Jour J-1 . Demain c’est la rentrée des classes pour près de deux millions d’élèves entre le primaire, le secondaire et le préscolaire. Il reste 24 heures pour la dernière touche. Certains parents stressent plus que leurs enfants, craignant d’avoir omis un ou plusieurs détails. Pour prendre un exemple, celui des fournitures scolaires : rares sont les parents qui ont tout acheté avant le jour J. Et pour cause : l’addition est lourde.
Faten, mère de Hamed qui est en 7 ème année, confie que les prix des cahiers sont excessivement chers. Elle déclare : “ Personnellement, j’ai acheté un tablier pour mon fils qui m’a coûté 25 dinars et 100 dinars rien que pour les livres, imaginez ! Quant au reste de la liste, c’est une mission impossible. Prenant l’exemple du cartable, elle poursuit : “ En fait, j’en ai acheté un à la fripe. Ils sont hors de prix avec pas moins de 150 dinars, qui peut dépenser une somme pareille ? Pour elle, le budget d’un enfant s’élève au minimum à 300 dinars si ce n’est pas plus, déplorant entre autres l’absence de contrôle des prix.

Exercice écrit 1:
D'après le texte sur la rentrée des classes, répondez brièvement :
(a) Combien d'élèves reprennent le chemin de l'école le lendemain ?
(b) Quel prix Faten a-t-elle payé le tablier de son fils ?
(c) À combien s'élève au minimum, selon elle, le budget d'un enfant ?
Exercice écrit 2: Poursuivez le texte sur la rentrée des classes à partir de la fin de son dernier paragraphe.

Données brutes:
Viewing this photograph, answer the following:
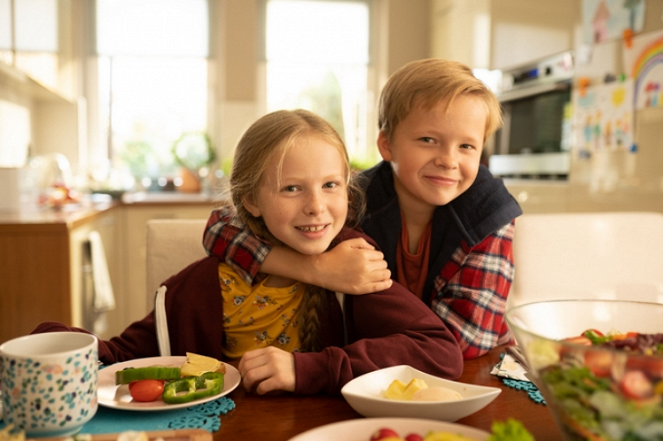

Réponse attendue 1:
(a) Près de deux millions d'élèves.
(b) 25 dinars.
(c) 300 dinars.

Réponse attendue 2:
De son côté, Mourad, vendeur de cartables, à la rue de la Commission, a préféré quant à lui vendre les articles aux prix standards, c’est à dire entre 10 et 60 dinars.
“ Pourquoi avoir fait ce choix”, lui demande-t-on. Il a répondu : “ Je n’ai pas voulu vendre les grandes marques, par conviction. A quoi ça servirait de les exposer, les gens qui viennent ici ne dépensent pas quarante dinars pour un cartable. »
Un peu plus loin de la rue de la Commission, de l’autre côté de la rue, Abdelkader, libraire, déclare que la plupart des parents en ont fini avec l’achat des fournitures depuis le mois d’août. Pour d’autres, il leur manque les cahiers subventionnés, soulignant: “ Nous avons du mal à nous en procurer, parce que tout simplement les grossistes sur le marché prennent tout le stock. En d’autres termes, on vous prend en otage, à savoir on vous propose un seul choix, celui des cahiers haut de gamme”.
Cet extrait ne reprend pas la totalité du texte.